• _Exercise requirements_: The required answer is the run of lines from the one holding "Liverpool Echo Saturday" to the end of the data below, copied exactly and free of pictures.

● ● ● ● ●

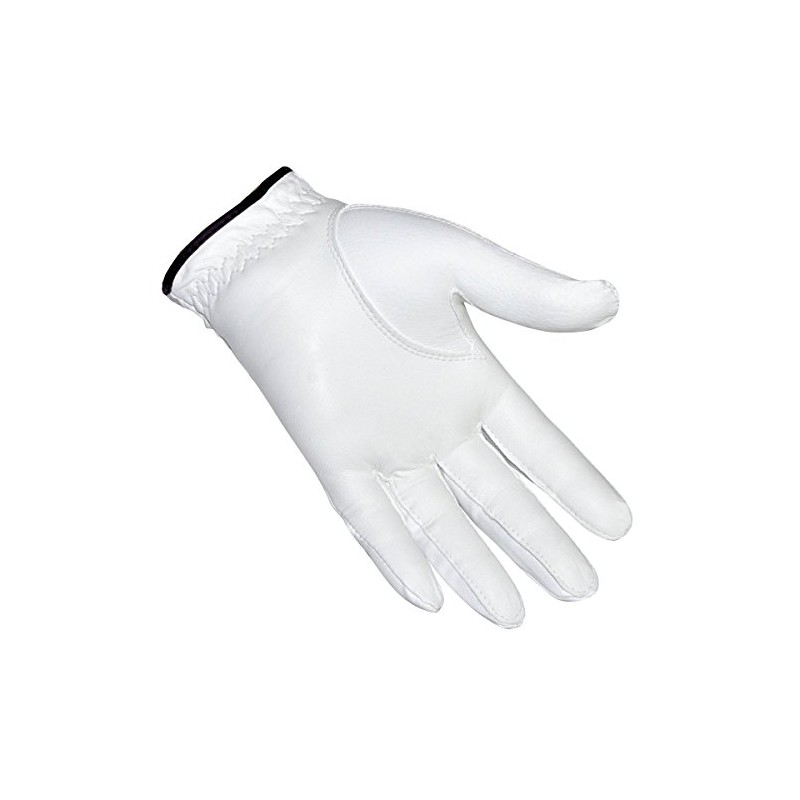 Intech Ti-Cabretta Glove Men's (Left-Handed, Medium)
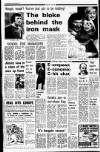Liverpool Echo Saturday 21 October 1972 Page 36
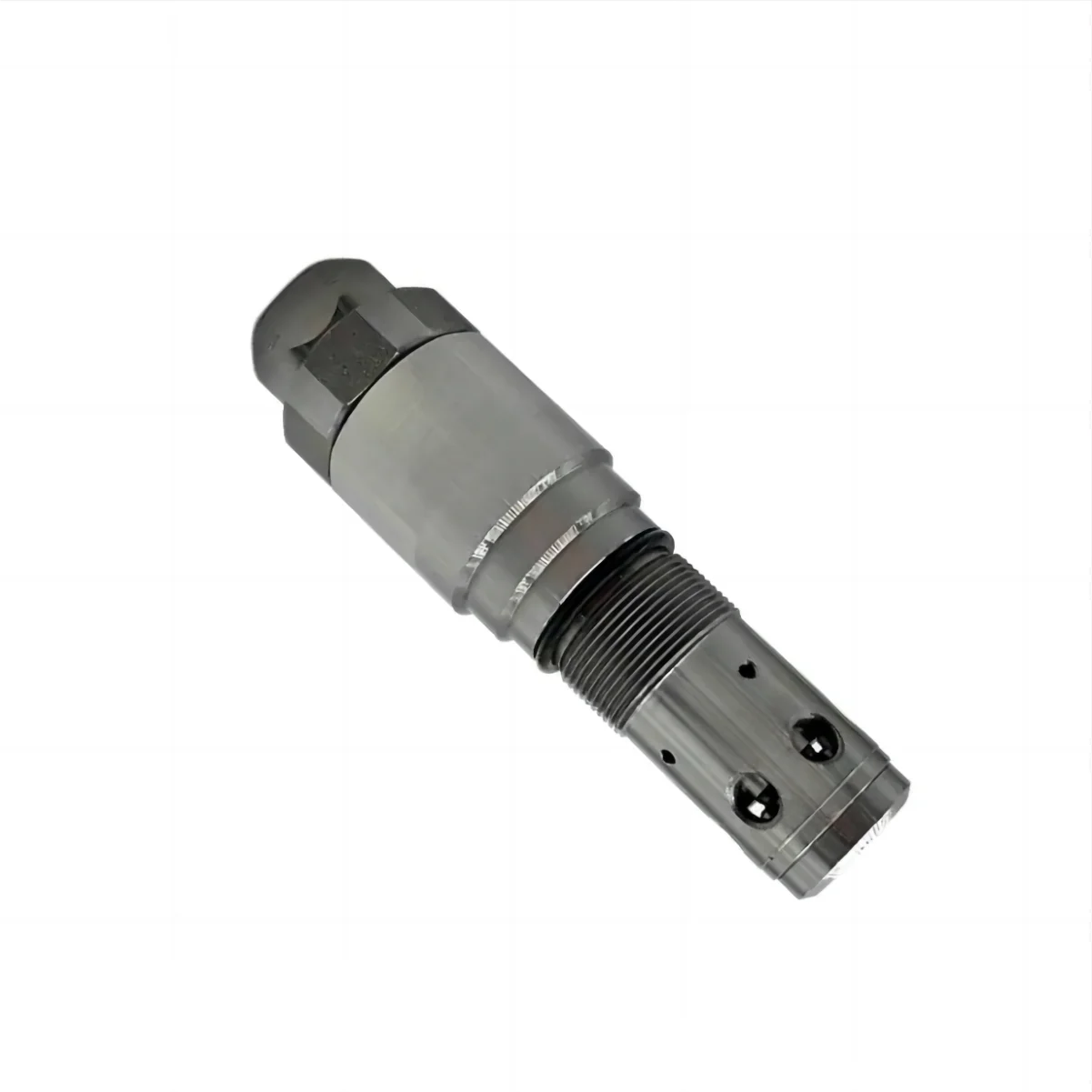 YN22V00014F1 EX200 Rotary Relief Valve FlyingBull | Replacement for Hitachi Excavator Spare Parts | Top Quality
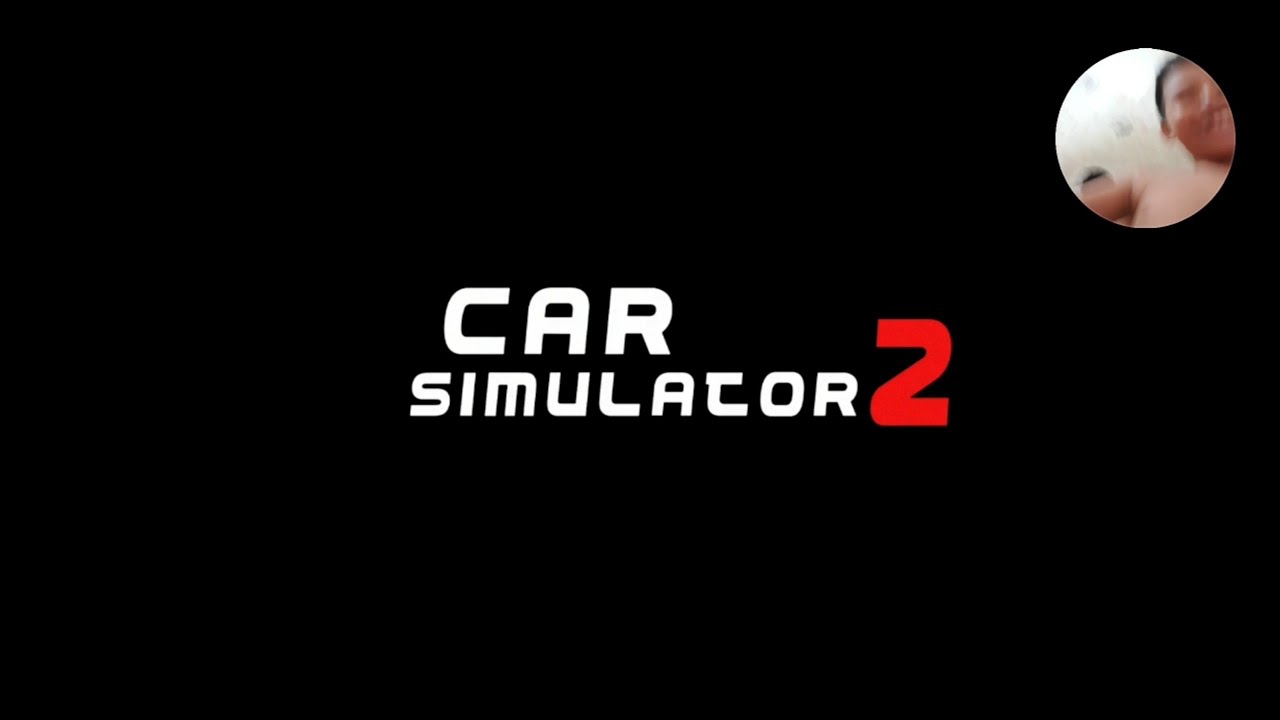 ▶️ Car Simulator..Tes itung jarak dan waktu pergi-pulang, ternyata hasilnya segini 😅😅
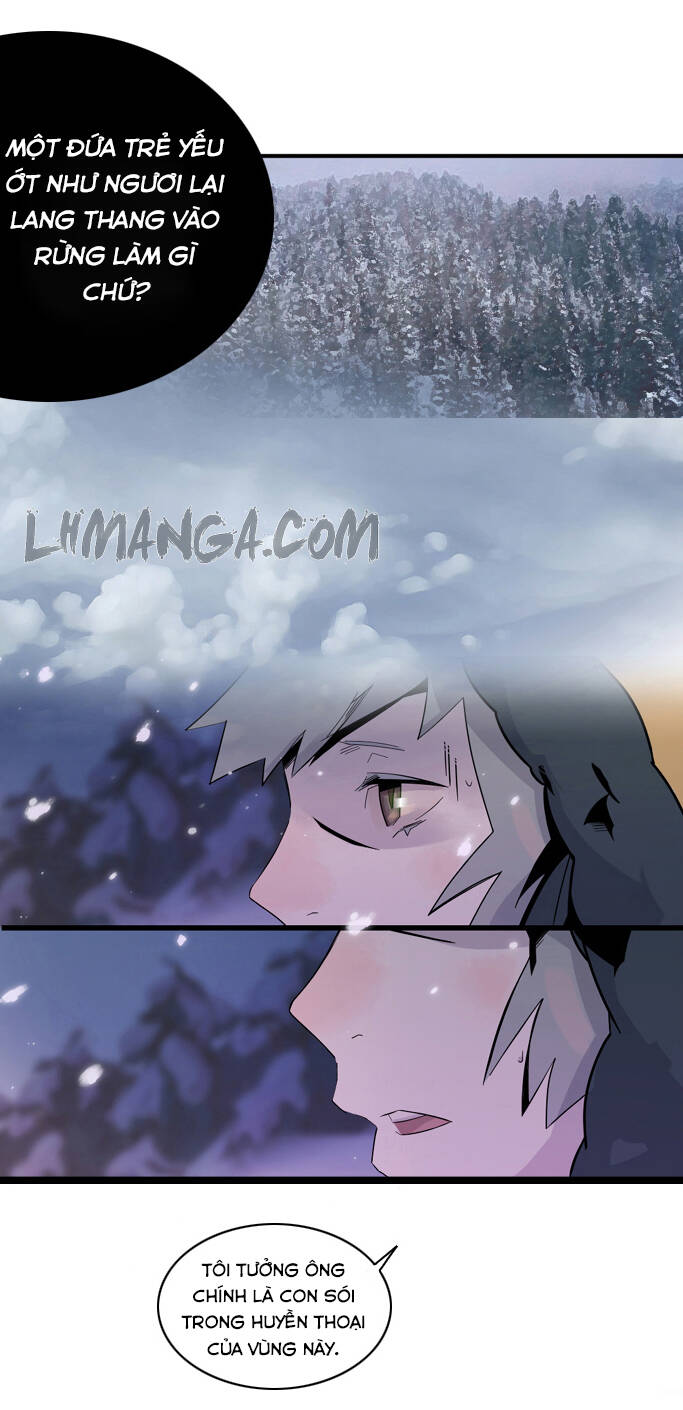 wolf’s castle chapter 3 17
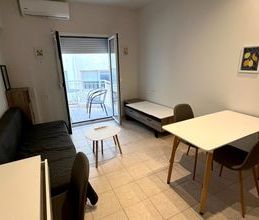 Studio/Γκαρσονιέρα για ενοικίαση - Ξηροκρήνη - Παναγία Φανερωμένη, - Photo 3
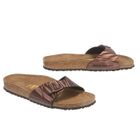 MULE VILLE FEMME BIRKENSTOCK Mules Madrid Femme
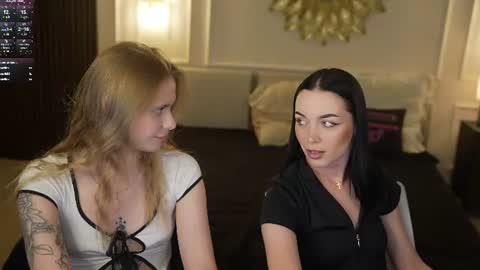Diamonds Girls online show from June 2026 09:24:02 AM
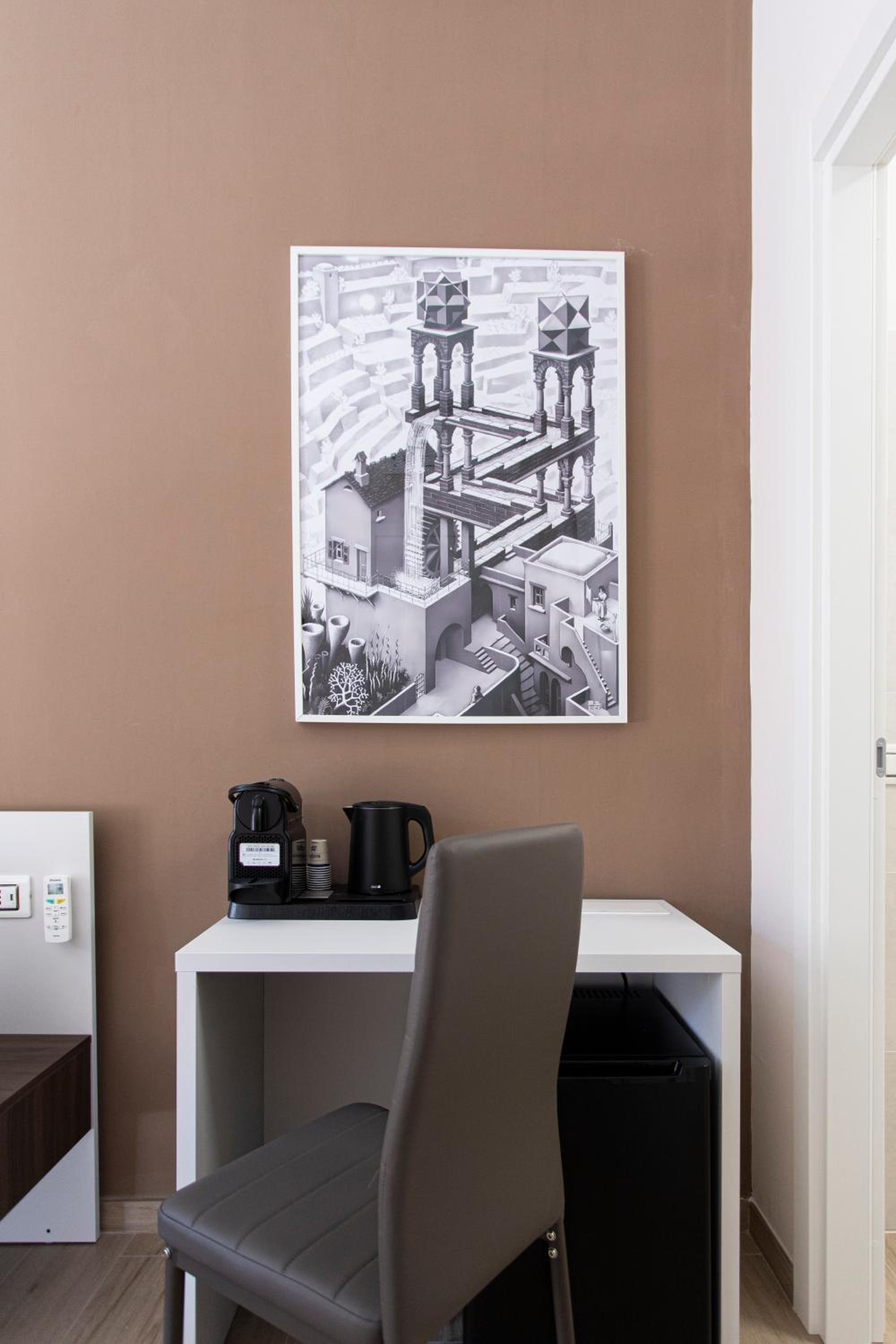 Deluxe Room photo 1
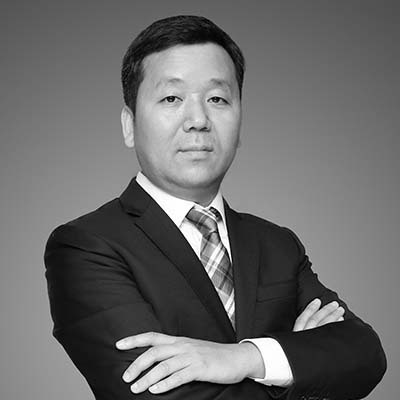 臧  涛 ZANG TAO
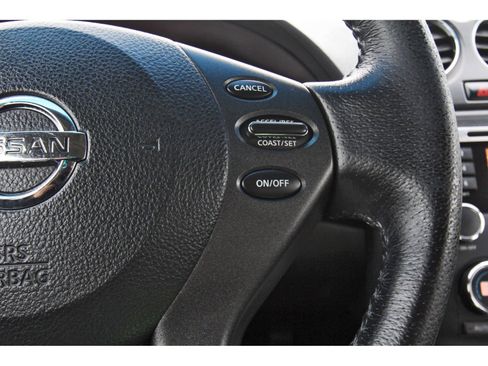 Used 2010 Nissan Altima 2.5 SL w/ SL Pkg image 20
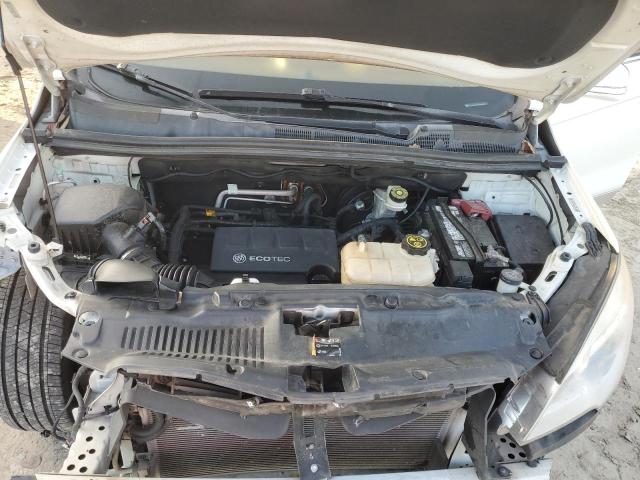 Photo 12 from auction – 2014 BUICK ENCORE PRE with VIN KL4CJDSB9EB599678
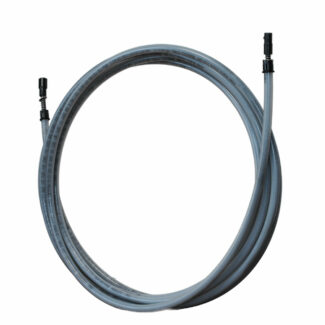 35 Foot Extension SpeedShaft 10mm Cable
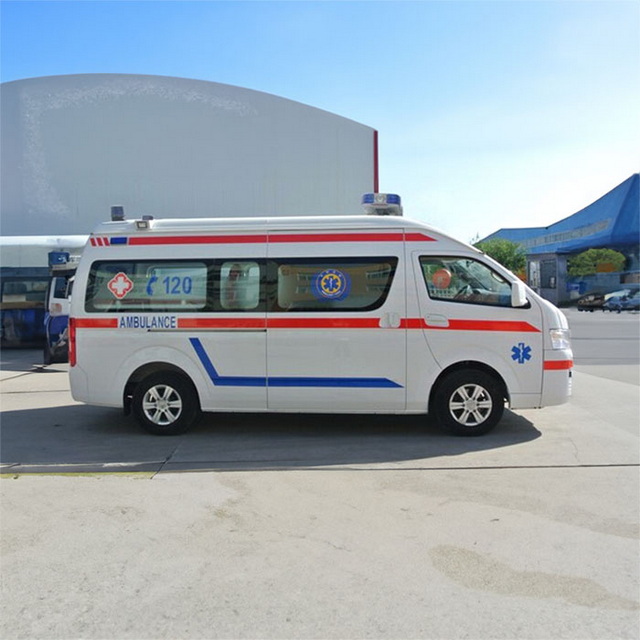 南昌租赁私人救护车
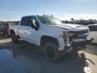 CHEVROLET SILVERADO K2500 HEAVY DUTY LT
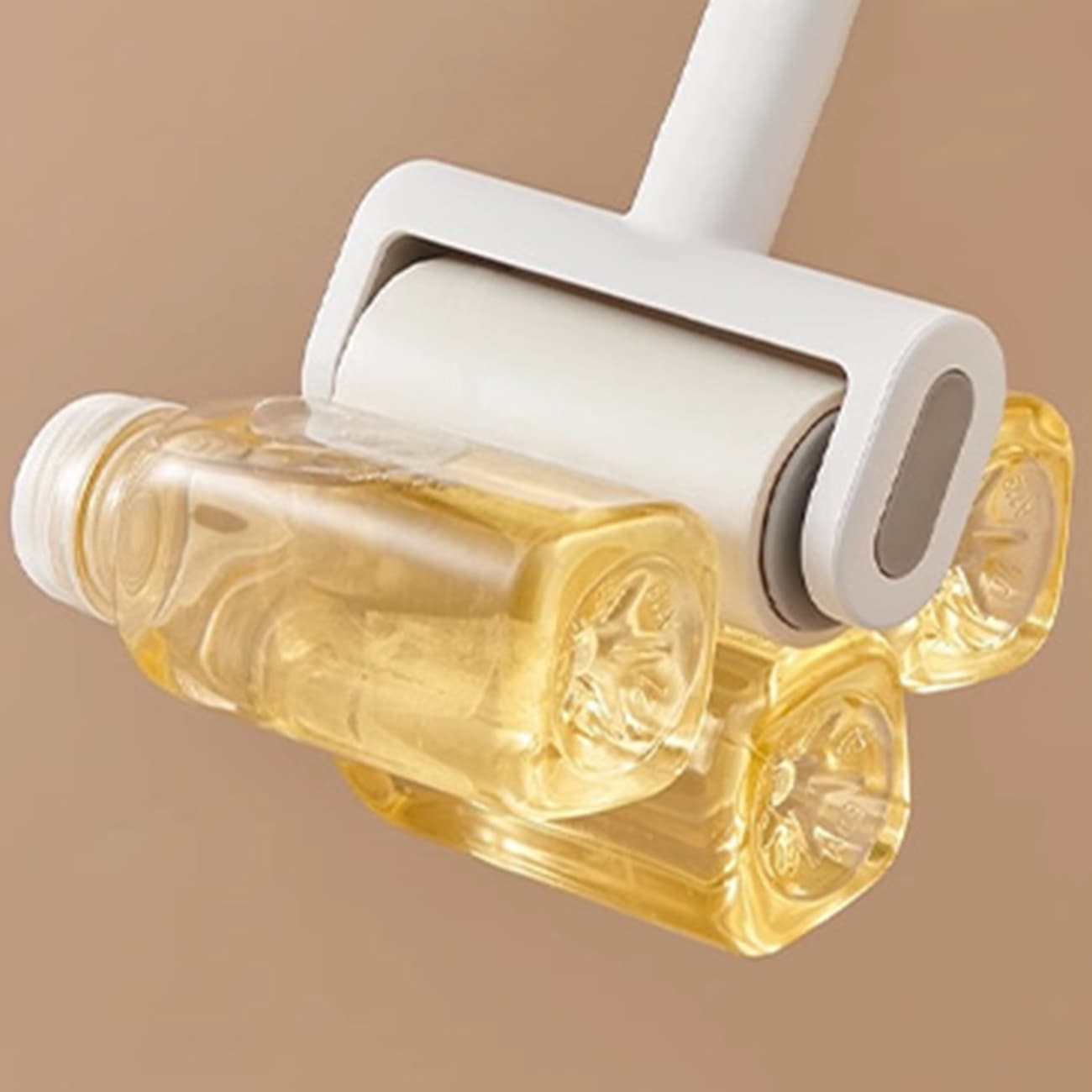 رول یدک پرزگیر اکوکو ecoco مدل E2399 عرض 10 سانتی متر — تصویر ۳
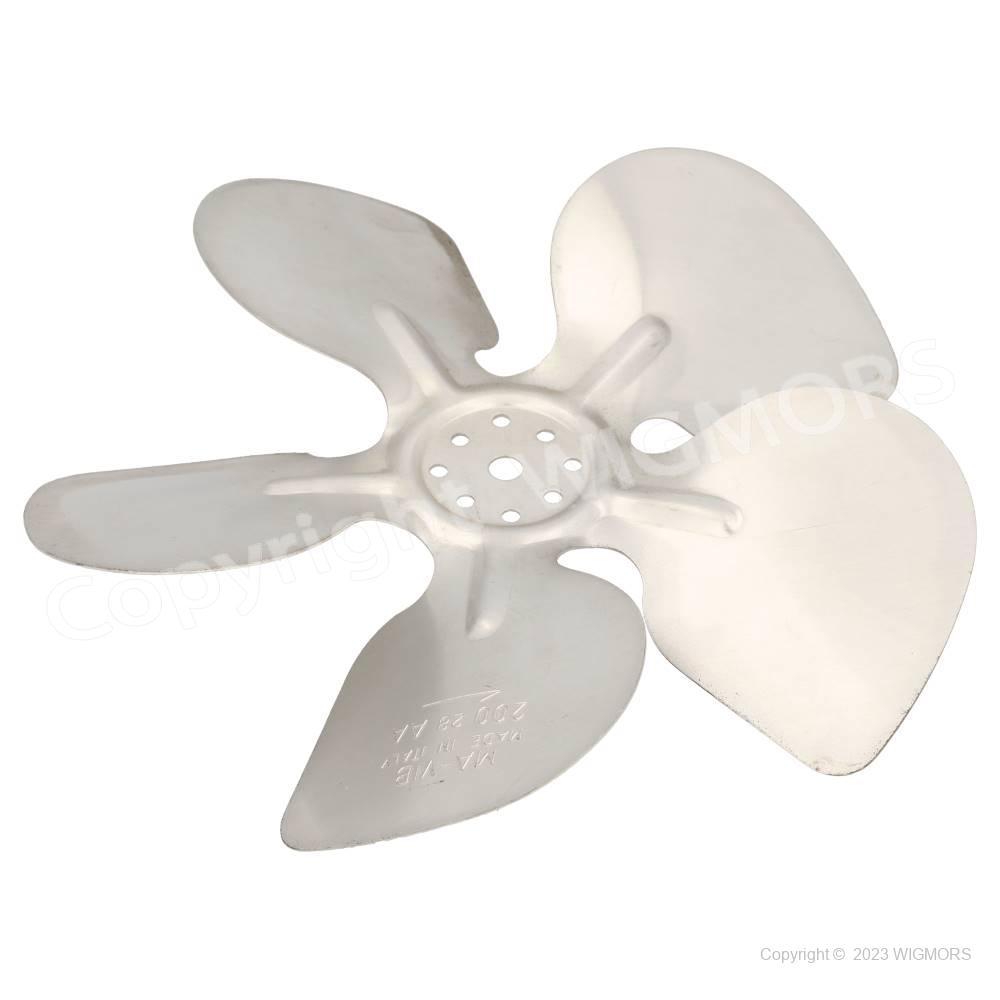 Fan blade FI 200/28 LC.5.200.28AA suction - $5.34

● ● ● ● ●

• _Written solution_:
Liverpool Echo Saturday 21 October 1972 Page 36
 YN22V00014F1 EX200 Rotary Relief Valve FlyingBull | Replacement for Hitachi Excavator Spare Parts | Top Quality
 ▶️ Car Simulator..Tes itung jarak dan waktu pergi-pulang, ternyata hasilnya segini 😅😅
 wolf’s castle chapter 3 17
 Studio/Γκαρσονιέρα για ενοικίαση - Ξηροκρήνη - Παναγία Φανερωμένη, - Photo 3
 MULE VILLE FEMME BIRKENSTOCK Mules Madrid Femme
Diamonds Girls online show from June 2026 09:24:02 AM
 Deluxe Room photo 1
 臧  涛 ZANG TAO
 Used 2010 Nissan Altima 2.5 SL w/ SL Pkg image 20
 Photo 12 from auction – 2014 BUICK ENCORE PRE with VIN KL4CJDSB9EB599678
 35 Foot Extension SpeedShaft 10mm Cable
 南昌租赁私人救护车
 CHEVROLET SILVERADO K2500 HEAVY DUTY LT
 رول یدک پرزگیر اکوکو ecoco مدل E2399 عرض 10 سانتی متر — تصویر ۳
 Fan blade FI 200/28 LC.5.200.28AA suction - $5.34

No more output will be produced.